It’s been three years since the release of Leeds based Scot Grum’s début album, Heartbeats, about five years since he first came to our attention with a slew of amazing Dreamwave and Nu-Disco tracks and reMixes. In those years Grum has been quietly doing something that very few of his contemporaries from around that time have seemed to be able to do. Evolve. It wasn’t long after the release of Heartbeats that Grum started releasing Euphoric Trance tracks, then Bleep House, then Progressive tunes all the while the lazy online press was still calling him ‘Disco’. Grum forthcoming sophomore album, Human Touch, should come as a revelation to them, a slap in the face realisation that they have missed these past three years, that Grum is so much more than a Disco producer, and that is why he’s risen to the top of the pack.

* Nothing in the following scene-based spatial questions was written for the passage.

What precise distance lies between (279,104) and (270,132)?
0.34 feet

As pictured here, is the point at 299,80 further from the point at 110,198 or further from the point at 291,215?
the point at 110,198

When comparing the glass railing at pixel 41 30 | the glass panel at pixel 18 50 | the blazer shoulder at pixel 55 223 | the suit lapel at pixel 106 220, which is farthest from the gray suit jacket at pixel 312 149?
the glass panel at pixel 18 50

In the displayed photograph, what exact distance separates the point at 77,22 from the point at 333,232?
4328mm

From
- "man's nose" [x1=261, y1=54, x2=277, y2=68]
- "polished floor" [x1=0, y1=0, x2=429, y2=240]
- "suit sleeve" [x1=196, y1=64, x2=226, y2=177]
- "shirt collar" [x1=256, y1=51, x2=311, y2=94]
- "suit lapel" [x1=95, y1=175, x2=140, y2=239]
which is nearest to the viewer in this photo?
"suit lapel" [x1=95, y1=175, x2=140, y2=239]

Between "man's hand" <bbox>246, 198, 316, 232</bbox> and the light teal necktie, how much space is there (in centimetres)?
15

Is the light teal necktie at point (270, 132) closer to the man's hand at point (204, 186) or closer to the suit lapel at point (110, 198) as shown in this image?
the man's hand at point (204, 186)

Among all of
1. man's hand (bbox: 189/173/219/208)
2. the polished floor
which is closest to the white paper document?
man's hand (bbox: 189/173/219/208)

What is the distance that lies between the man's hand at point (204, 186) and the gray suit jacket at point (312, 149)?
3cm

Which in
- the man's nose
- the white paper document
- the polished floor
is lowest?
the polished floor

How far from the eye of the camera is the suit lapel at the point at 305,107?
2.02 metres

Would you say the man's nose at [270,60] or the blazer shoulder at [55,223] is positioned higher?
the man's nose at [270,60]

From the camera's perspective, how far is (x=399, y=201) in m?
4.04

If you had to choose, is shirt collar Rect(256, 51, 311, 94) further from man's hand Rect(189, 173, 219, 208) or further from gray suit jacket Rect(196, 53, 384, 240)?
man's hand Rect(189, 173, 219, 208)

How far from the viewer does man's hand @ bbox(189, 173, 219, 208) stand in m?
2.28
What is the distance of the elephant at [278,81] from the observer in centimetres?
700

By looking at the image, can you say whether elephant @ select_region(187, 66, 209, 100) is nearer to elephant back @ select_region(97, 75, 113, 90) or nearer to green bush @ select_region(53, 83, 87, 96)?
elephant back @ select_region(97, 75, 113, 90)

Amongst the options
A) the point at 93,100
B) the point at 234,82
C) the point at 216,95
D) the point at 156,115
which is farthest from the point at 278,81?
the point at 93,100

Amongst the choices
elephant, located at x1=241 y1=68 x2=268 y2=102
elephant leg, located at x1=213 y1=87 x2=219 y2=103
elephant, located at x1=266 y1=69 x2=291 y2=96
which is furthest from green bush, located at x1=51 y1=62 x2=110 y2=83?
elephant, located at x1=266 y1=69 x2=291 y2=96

The album opener, and title track, Human Touch, sets this up perfectly. A moody and emotional House tune, loaded with enigmatic, low tones and haunting vocals. Not the first track floorfiller you might expect, but a track that grasps your interest and let you know there is something more intelligent going on here than simply crowd pleasing hooks. As if to compound the genre-spanning attitude of the collection, the following track, Sunrise, is an Acid-Balearic epic. A mesmerising hands-in-the-air tune that lives up to its name. There are tracks we’ve herd before on Human Touch. Previous singles the Simple Minds referencing The Theme and the nostalgic Warehouse vibe of Everytime are present and correct. Grum delves even more into the world of late 80s/early 90s House experimentalism on tracks like Autumn, with a pure early House riff you will swear you’ve heard somewhere before it’s so authentic, and the Haçienda-meets-SynthPop classic Dance sound of Tears. As the album progresses it become more and more melodic, with Three Thousand East being a play of retro leads against touch beats and Lotta’ Love feeling the influence of Melodic Trance energy before that album brings things down to ease the listener out on the deep, synthetic, Serotonin and the Chillwave R&B of the album’s closer Eyes Shut. For fans wanting a little classic Grum Dreamwave, Raindrop totally delivers vintage keys and a big vocal hook and Feel It Everywhere’s vocoded nostalgia could easily be an early Grum single. The Nu-Disco side of things, too, is covered by the likes of In Love, with it’s Acid flavour funk. Human Touch has got enough of that rousing classic Grum feel, enough interesting experiments with genre, and enough of a timeless Dance Music DNA to keep most fans of electronic music coming back for more. Definitely recommended.
♫ Grum – The Theme
♫ Grum – Everytime
Grum’s Human Touch is released 14th April.